VERITAS Storage Foundation 4.1 Release Notes

VERITAS Storage Foundation Release Notes
Software Issues
33
Note It is the failure condition in the third type of configuration that triggers the problem. These
failures are rare and are not seen during the normal operation of a healthy SAN. This is not a
time-out. No DMP activity will occur after the 10 minutes has passed. DMP only checks the
elapsed time of the I/O after it is returned by the lower layer. If the elapsed time is greater
than dmp_failed_io_threshold seconds (default 600), the error will be returned to VxVM
without retries. DMP will wait as long as it takes for the I/O to be returned.
If the delay in returning the I/O is caused by a problem in the I/O path to the device rather than the
device itself, DMP will incorrectly return the error to the VxVM layer rather than retrying the I/O
on another path. If the volume is mirrored, VxVM will satisfy the I/O from the other plex, and
detach the plex that failed and prevented the volume from becoming hung.

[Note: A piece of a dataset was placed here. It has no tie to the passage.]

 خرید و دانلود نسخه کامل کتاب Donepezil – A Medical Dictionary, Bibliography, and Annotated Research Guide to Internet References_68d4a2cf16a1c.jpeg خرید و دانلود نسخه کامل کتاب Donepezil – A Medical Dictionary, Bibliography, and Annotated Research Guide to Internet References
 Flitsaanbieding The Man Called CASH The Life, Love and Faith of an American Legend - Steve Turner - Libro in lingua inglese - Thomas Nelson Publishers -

If the volume is not mirrored, the error will be passed to the File System or application layer. This
can result in the File System marking inodes for deletion when they are still valid. If raw volumes
are in use, the application might believe that the data on the disk is corrupted when it is actually
clean.
To prevent this possibility in situations where mirrored volumes are not used, the threshold should
be tuned to a sufficiently high value that is unlikely to be reached. For example, to change the value
of dmp_failed_io_threshold to 16 hours (57600 seconds), modify the value defined in
/kernel/drv/vxdmp.conf as shown here:
dmp_failed_io_threshold=57600
After changing the value, reboot the system.

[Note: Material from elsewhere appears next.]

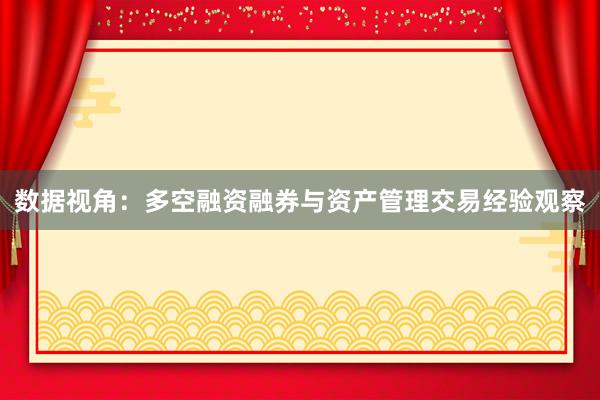 数据视角：多空融资融券与资产管理交易经验观察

In situations in which mirrored volumes are in use, and an application time-out is being hit when
there is still a valid plex with the data, the value of dmp_failed_io_threshold can be tuned
to a smaller value so that the I/O can succeed on the mirror without triggering an application
failure.
Cluster Functionality Issues
If a node leaves the cluster while a plex is being attached to a volume, the volume can remain in the
SYNC state indefinitely. To avoid this, after the plex attach completes, resynchronize the volume
manually with the following command:
# vxvol -f resync volume
[i20448]
RAID-5 Volumes
VxVM does not currently support RAID-5 volumes in cluster-shareable disk groups.